About two miles into my run I started to really feel the heat. I cannot tell you how thankful I was to see my van mates around mile 3. They not only had water for me, they had stopped somewhere to buy ice which I quickly had them dump down my shirt. This helped a lot, and got me through the second half of my run. My teammates tell me that the highlight of that “stop” was the look on my face when they told me that I had a good shot to “kill” three runners ahead of me (Reminder: this means pass them! Haha!) and I, with a determined look, just responded “I KNOW!!” This leg of Ragnar was pretty uneventful for me. It was nice to get the first one out of the way and would have been an easy run if not for the heat. Despite the heat, my pace was pretty much right where I expected and after cooling down I felt like I recovered fairly well from this leg.
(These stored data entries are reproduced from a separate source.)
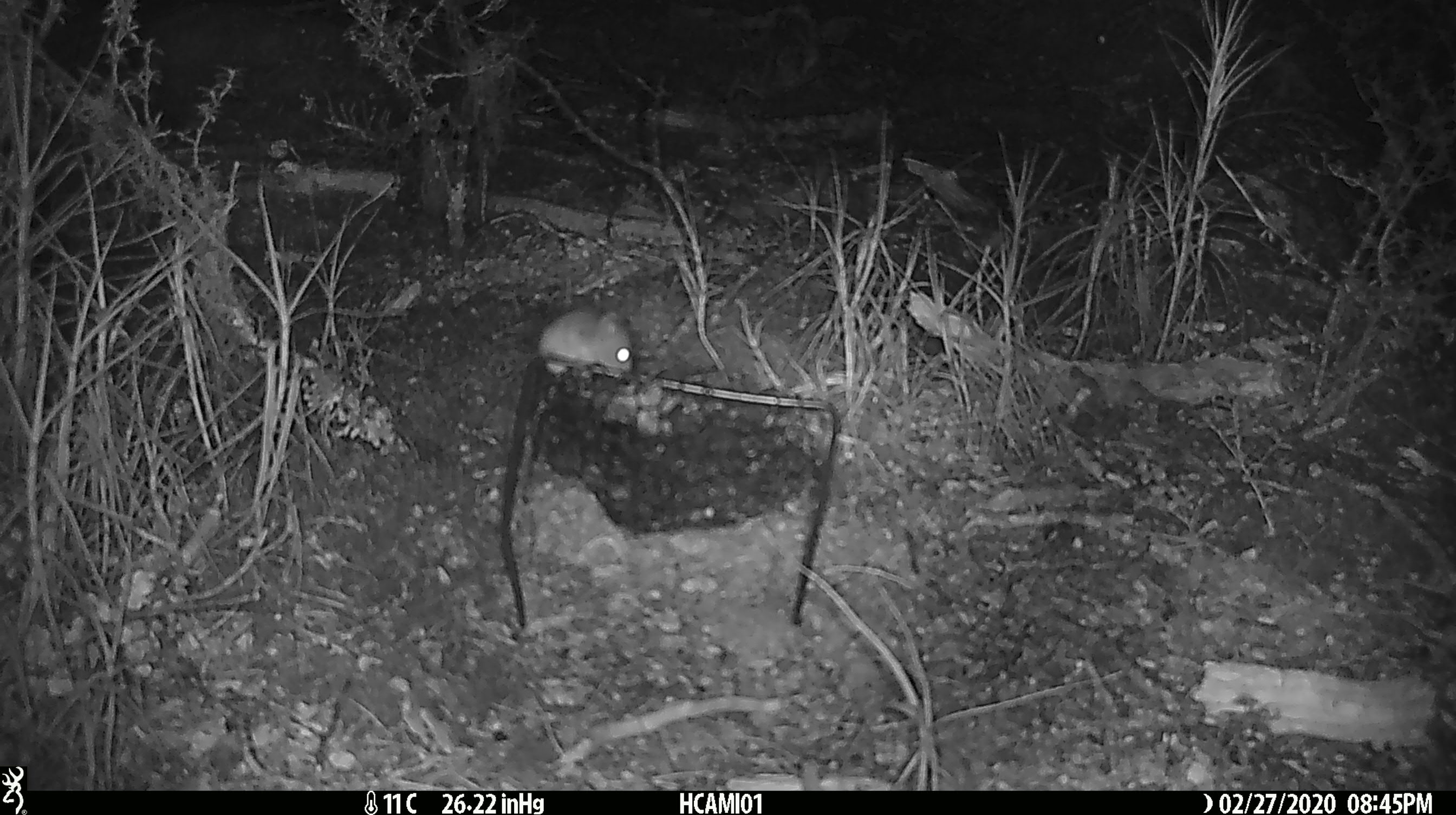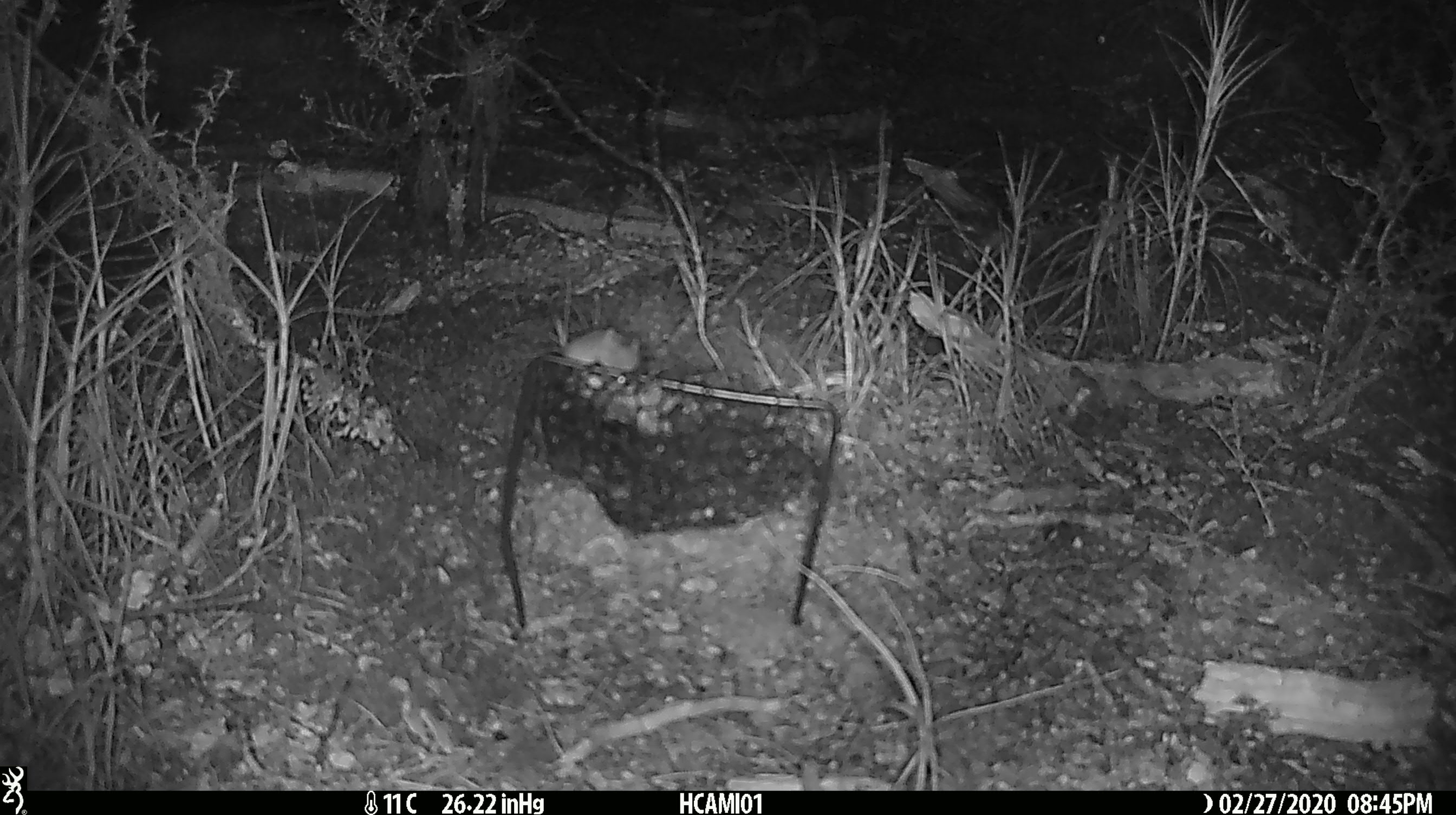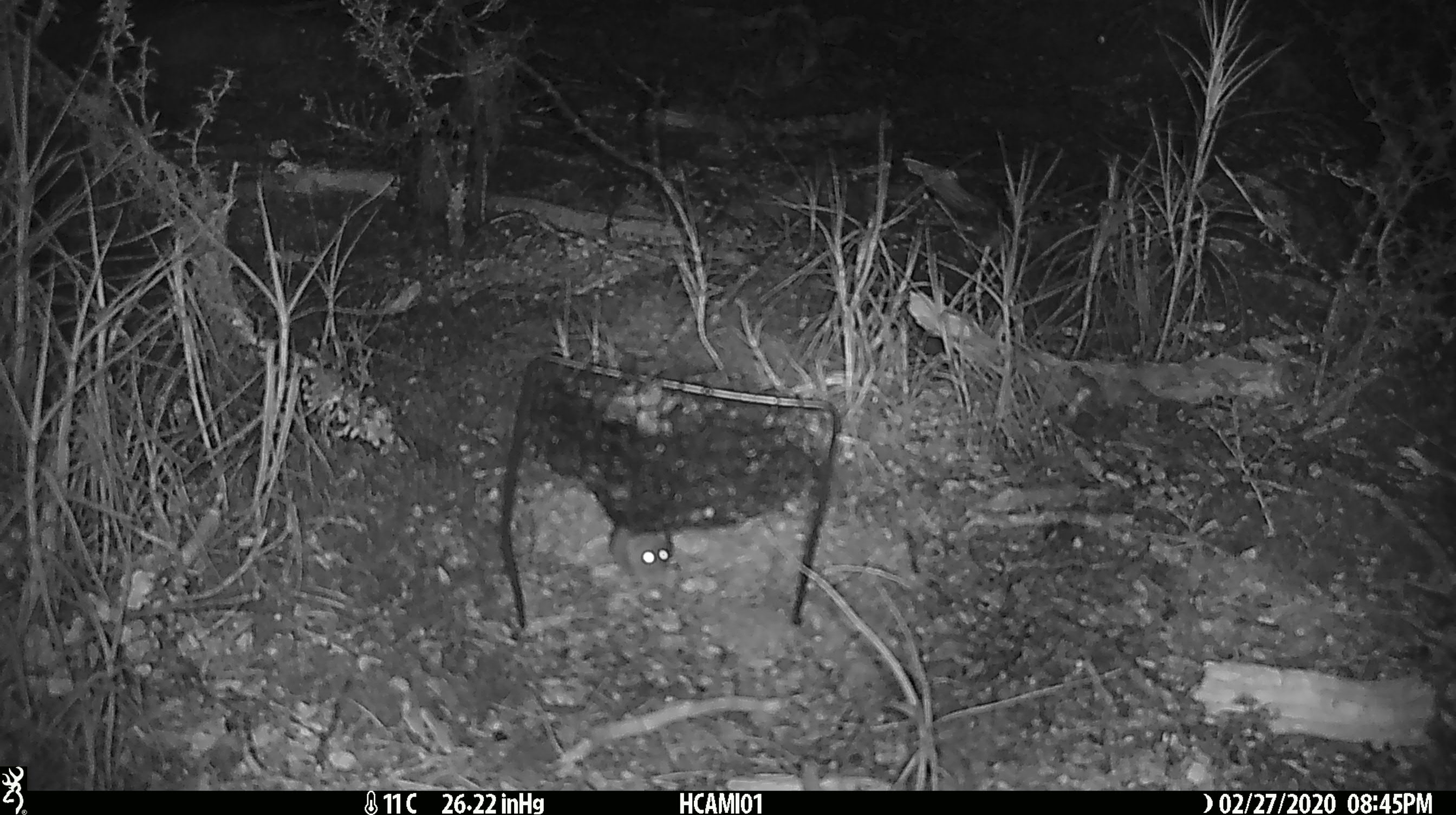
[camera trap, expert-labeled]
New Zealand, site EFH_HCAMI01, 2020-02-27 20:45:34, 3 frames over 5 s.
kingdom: Animalia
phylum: Chordata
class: Mammalia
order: Rodentia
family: Muridae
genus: Mus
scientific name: Mus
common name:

Van 2 all finished our first legs and headed to Chili’s to grab some real food while we still had a good amount of time before we had to run again. Chips and salsa have never looked so good in my life! I have to say that figuring out eating during Ragnar is tricky. I had packed various snacks such as peanut butter sandwiches, Mamma Chia squeeze packets, protein bars and nuts. Our van collectively had some pretzels, twizzlers, etc. The hours are filled with trying to figure out what to eat (and when to eat it) before your run and then what you need to recover. Then it is a matter of finding those small windows of time to eat a real meal. I do not like to eat much before I run, so I was trying to track my food intake on myfitnesspal to make sure that I was eating enough. We were also constantly reminding each other to drink, to add electrolytes to our drinks and asking each other when was the last time we had to pee (for those of you non-runners, this is a good indication of your hydration!).
After dinner was when things began to get interesting. We headed to the next major exchange (where van 1 would pass off to us again) and tried to rest for a little while on a gym floor. Darkness was falling and our overnight runs were looming in front of us. More importantly at this point though, one of our van mates was sick. Her “hot run” had taken it out of her and she was getting progressively worse as the evening went on. We sent our first runner off into the dark night, and then our unofficial “van captain” (Tia, who is not only a Ragnar veteran but also a Ragnar Ambassador) addressed the situation. The next hour or so is a blur now, but included texts to the Ragnar emergency number, an ambulance and then Ragnar telling us that their rules state that once a runner has received an iv they are gone from the race. So now our van of 6 was down to 5 with almost 70 miles left to be run by our van alone.